§ **INFORMATION PROVIDED**:
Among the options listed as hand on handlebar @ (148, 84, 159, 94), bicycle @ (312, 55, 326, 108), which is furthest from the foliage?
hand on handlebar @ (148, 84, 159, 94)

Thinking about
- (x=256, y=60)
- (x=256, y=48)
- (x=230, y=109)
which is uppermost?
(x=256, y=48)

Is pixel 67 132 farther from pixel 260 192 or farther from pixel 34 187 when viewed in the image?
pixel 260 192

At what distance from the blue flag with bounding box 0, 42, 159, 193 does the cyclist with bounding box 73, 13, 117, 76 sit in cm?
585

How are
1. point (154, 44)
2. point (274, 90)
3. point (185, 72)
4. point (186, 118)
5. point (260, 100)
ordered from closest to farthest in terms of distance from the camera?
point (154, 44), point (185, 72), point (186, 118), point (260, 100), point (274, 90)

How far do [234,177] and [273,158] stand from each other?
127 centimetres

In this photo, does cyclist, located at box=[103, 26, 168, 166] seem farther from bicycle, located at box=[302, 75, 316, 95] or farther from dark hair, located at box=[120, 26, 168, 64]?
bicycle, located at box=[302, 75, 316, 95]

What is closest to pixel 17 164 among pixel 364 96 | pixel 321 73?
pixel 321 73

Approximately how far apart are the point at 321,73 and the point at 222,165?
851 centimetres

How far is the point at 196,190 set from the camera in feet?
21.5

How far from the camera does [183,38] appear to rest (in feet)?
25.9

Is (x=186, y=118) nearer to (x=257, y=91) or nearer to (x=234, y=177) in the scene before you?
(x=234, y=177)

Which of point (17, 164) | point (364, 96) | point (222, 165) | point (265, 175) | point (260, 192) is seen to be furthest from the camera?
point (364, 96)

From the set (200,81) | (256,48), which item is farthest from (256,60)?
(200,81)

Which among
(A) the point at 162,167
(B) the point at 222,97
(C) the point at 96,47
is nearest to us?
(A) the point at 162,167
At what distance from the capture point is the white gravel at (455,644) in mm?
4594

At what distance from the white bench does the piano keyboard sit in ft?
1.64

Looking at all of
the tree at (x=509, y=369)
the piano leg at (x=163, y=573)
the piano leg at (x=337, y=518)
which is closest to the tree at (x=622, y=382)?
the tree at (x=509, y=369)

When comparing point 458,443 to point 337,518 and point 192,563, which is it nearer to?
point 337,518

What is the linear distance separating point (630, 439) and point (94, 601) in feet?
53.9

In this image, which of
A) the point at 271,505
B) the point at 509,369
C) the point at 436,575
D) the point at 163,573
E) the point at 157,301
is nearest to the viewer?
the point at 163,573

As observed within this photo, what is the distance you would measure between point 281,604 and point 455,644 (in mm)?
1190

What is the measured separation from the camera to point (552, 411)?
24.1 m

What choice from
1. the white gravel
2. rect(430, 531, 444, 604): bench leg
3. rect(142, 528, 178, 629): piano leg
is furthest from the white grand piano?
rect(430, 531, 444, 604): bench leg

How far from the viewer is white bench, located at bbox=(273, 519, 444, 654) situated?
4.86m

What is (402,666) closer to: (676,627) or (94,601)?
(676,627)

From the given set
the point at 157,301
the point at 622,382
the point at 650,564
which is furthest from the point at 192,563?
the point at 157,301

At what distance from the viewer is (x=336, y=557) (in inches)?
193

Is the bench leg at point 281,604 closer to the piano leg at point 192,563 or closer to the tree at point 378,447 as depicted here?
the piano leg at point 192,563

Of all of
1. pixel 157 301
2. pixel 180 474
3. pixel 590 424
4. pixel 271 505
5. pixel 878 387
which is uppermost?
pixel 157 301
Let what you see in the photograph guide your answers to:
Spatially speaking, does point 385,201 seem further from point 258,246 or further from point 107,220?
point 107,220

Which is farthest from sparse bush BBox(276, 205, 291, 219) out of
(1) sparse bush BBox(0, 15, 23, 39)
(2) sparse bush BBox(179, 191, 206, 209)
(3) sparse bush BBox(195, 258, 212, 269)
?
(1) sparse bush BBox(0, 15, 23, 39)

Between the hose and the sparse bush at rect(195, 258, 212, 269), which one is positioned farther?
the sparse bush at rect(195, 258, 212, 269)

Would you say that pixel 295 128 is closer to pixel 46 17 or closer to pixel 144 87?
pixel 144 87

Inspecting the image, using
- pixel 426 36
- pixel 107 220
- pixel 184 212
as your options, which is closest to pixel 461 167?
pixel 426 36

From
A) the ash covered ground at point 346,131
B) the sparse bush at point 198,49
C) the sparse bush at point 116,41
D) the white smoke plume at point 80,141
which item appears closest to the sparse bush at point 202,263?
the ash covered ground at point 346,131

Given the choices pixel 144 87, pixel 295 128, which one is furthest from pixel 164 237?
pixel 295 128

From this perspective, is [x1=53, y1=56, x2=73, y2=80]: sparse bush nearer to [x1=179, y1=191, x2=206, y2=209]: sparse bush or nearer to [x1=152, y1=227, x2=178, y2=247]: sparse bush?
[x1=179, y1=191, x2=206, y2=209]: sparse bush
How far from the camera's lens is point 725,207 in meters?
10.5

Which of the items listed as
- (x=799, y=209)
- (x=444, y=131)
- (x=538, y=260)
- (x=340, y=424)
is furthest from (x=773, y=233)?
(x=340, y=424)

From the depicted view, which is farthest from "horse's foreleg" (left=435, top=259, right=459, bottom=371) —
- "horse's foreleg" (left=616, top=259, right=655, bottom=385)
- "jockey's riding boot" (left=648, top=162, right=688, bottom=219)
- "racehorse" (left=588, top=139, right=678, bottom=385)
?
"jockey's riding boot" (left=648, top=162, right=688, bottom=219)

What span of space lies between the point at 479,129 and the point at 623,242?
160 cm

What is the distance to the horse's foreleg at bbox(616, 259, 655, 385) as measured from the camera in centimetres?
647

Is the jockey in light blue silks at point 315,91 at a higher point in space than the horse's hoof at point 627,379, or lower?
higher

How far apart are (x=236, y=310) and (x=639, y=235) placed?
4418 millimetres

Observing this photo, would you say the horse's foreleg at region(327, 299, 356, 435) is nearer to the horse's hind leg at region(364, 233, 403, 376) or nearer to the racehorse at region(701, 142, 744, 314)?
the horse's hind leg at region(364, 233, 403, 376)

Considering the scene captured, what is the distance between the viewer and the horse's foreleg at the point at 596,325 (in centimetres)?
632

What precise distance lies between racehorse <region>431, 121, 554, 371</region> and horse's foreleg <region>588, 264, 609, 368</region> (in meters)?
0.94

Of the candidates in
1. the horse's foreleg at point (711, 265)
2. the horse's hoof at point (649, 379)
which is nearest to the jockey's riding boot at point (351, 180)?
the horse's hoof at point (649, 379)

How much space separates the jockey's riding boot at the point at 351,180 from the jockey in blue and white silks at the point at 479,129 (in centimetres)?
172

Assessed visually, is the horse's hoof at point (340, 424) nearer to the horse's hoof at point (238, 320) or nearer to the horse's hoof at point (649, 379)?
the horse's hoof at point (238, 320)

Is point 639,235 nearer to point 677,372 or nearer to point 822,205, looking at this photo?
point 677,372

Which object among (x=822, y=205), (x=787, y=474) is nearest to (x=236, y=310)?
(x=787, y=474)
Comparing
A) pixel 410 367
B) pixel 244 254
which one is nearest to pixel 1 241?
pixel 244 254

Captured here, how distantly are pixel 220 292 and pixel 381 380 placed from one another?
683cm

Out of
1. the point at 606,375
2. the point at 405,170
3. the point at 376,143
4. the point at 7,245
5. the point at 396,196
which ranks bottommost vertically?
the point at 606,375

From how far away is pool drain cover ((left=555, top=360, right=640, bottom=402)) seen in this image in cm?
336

§ **DESCRIPTION OF THE TASK**: Would you write out the items word for word, from the first line through the line that contains "point (154, 44), point", with both of those lines included?

§ **SOLUTION FOR THIS EXERCISE**:
Among the options listed as hand on handlebar @ (148, 84, 159, 94), bicycle @ (312, 55, 326, 108), which is furthest from the foliage?
hand on handlebar @ (148, 84, 159, 94)

Thinking about
- (x=256, y=60)
- (x=256, y=48)
- (x=230, y=109)
which is uppermost?
(x=256, y=48)

Is pixel 67 132 farther from pixel 260 192 or farther from pixel 34 187 when viewed in the image?
pixel 260 192

At what distance from the blue flag with bounding box 0, 42, 159, 193 does the cyclist with bounding box 73, 13, 117, 76 sit in cm?
585

How are
1. point (154, 44)
2. point (274, 90)
3. point (185, 72)
4. point (186, 118)
5. point (260, 100)
ordered from closest to farthest in terms of distance from the camera?
point (154, 44), point (185, 72), point (186, 118), point (260, 100), point (274, 90)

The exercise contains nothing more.